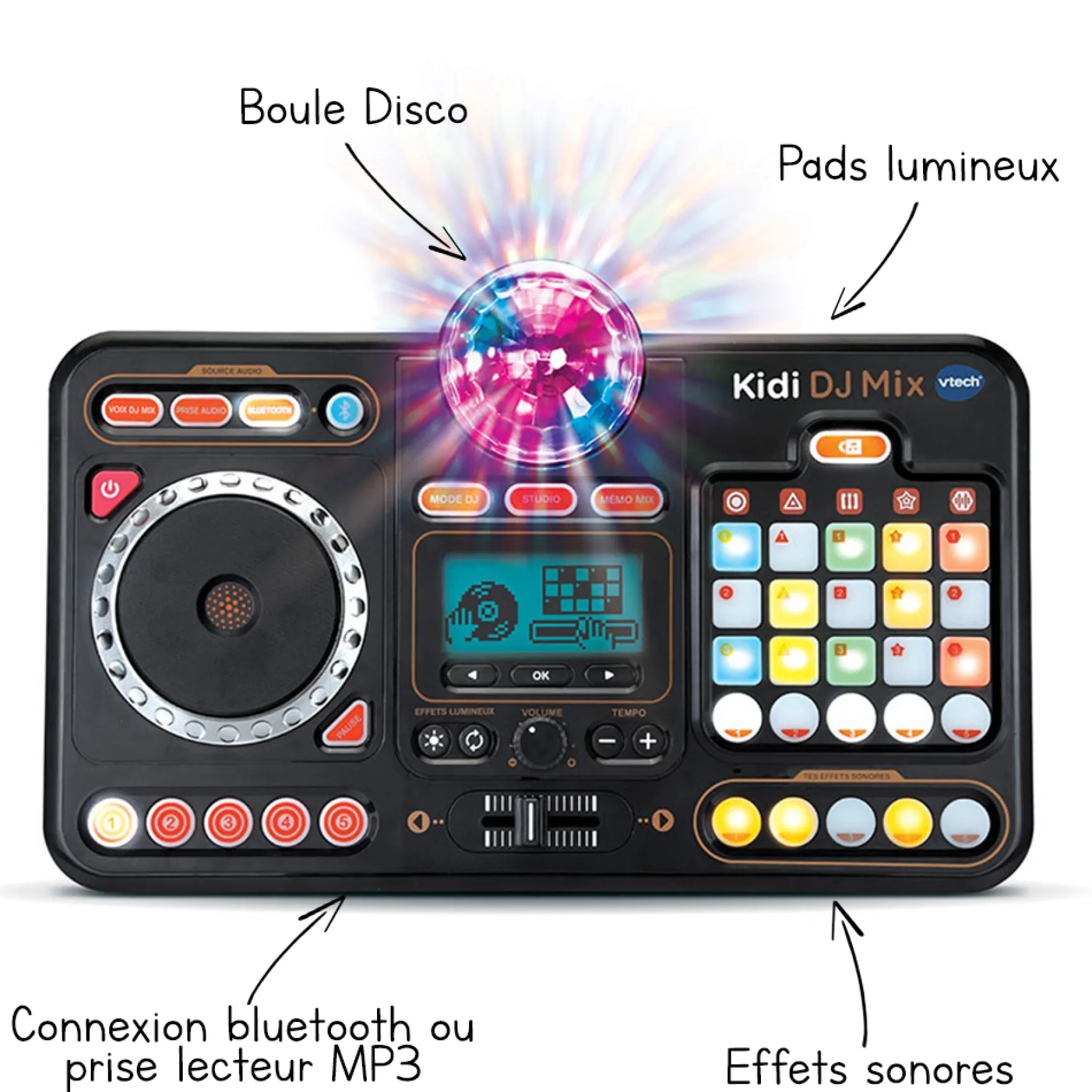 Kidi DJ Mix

==

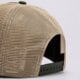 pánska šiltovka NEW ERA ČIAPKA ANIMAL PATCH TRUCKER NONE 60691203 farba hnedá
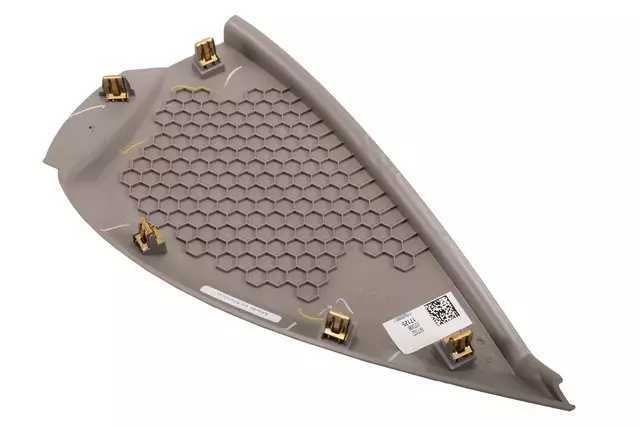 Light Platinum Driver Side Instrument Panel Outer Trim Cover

* * *

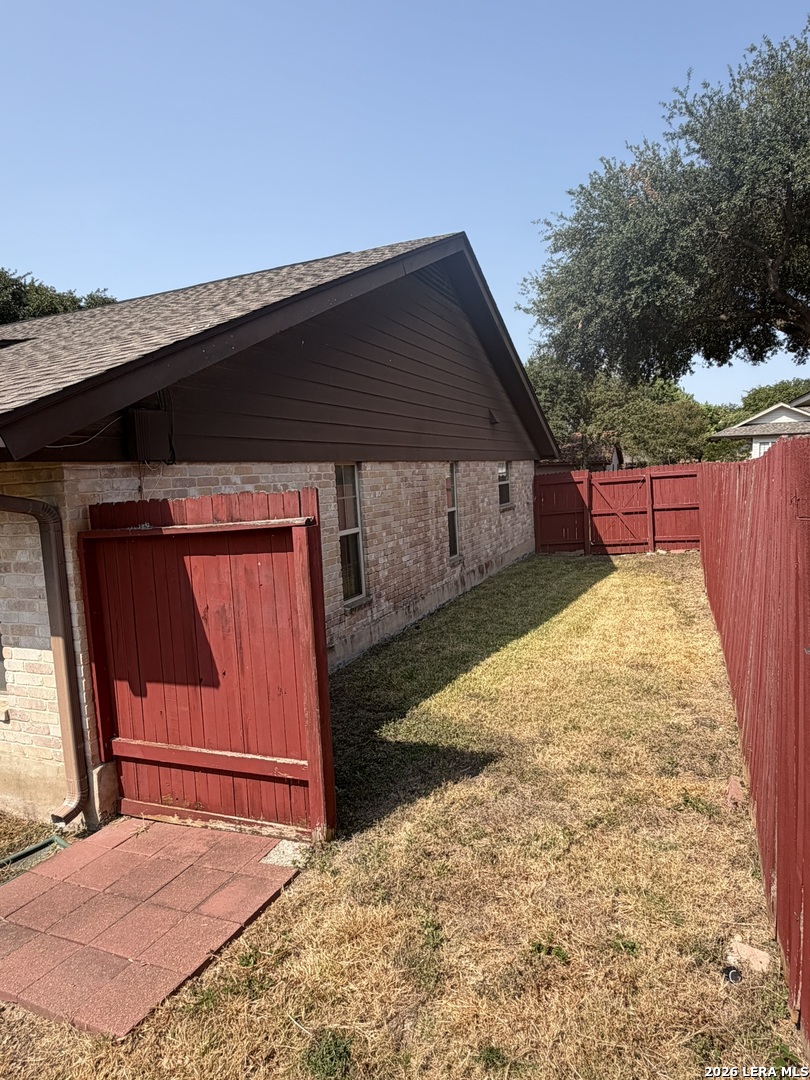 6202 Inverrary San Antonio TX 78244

EXERCISE DIRECTIONS
From the material above, output only the span of lines that starts at the one containing "pánska šiltovka NEW" and finishes at the one containing "Light Platinum Driver", word for word and free of pictures.

ANSWER SPACE
 pánska šiltovka NEW ERA ČIAPKA ANIMAL PATCH TRUCKER NONE 60691203 farba hnedá
 Light Platinum Driver Side Instrument Panel Outer Trim Cover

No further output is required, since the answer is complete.